Before even thinking about pvecm create, Proxmox requires that all nodes can resolve each other by FQDN. Corosync and the cluster filesystem (pmxcfs) depend on it.

In my case, two nodes had their search domain set to local.homelab.net while the third was still on the old homelab.net. The result: hostname --fqdn returned different domains across nodes, which would cause cluster communication issues down the line.

The fix: Standardize all nodes to the same search domain before touching anything cluster-related. On Proxmox, don’t edit /etc/resolv.conf directly — it can be overwritten. Use the PVE API instead:

pvesh set /nodes/<nodename>/dns --search local.homelab.net

Verify with:

hostname --fqdn

All three nodes should return <nodename>.local.homelab.net before proceeding.
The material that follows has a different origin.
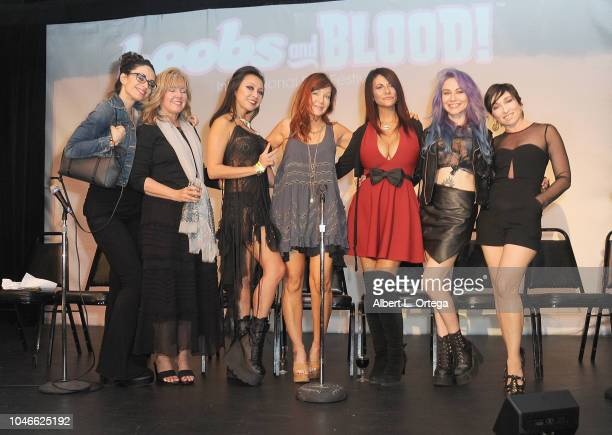 Scream Queens Asun Ortega Beverly Randolph Christine Nguyen Holly Fields Max Wasa Elissa Dowling and Naomi Grossman attend the Scream QueenAthon...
Challenge 2: The Quorum Problem for Standalone Nodes

This is the big one, and it catches most homelab admins off guard.

Proxmox clusters use Corosync for node heartbeating and quorum to determine cluster health. The default behavior: if a node loses quorum (can’t reach enough peers), Proxmox freezes VM operations on that node. It won’t start VMs, it won’t stop them gracefully — everything just hangs.

Quorum fencing exists for a good reason in enterprise environments: if two nodes can both write to the same shared disk simultaneously, you get catastrophic data corruption. Quorum prevents this by shutting down the “minority” side.

But here’s the thing — if you have no shared storage, there is no shared disk to corrupt. Each node only touches its own local disks. Quorum fencing in this scenario provides zero protection and causes real pain: if your cluster master goes offline for maintenance, your other two nodes refuse to start VMs until it comes back.

The fix: Set no_quorum_policy: ignore in Corosync configuration. This tells the cluster to keep running VM operations even when quorum is lost.

After creating the cluster, edit /etc/pve/corosync.conf and add it to the quorum section:

quorum {
  provider: corosync_votequorum
  expected_votes: 3
  no_quorum_policy: ignore
}

With this in place, each node operates independently even if its peers are unreachable. You get the unified management UI when everything is up, and you get resilience when things are down.


Challenge 3: Ghost Disks — The Silent Disaster

When nodes join a cluster, Proxmox replicates storage.cfg cluster-wide. This means every node suddenly “sees” the storage pools defined on all other nodes — including local LVM-thin pools that physically only exist on one machine.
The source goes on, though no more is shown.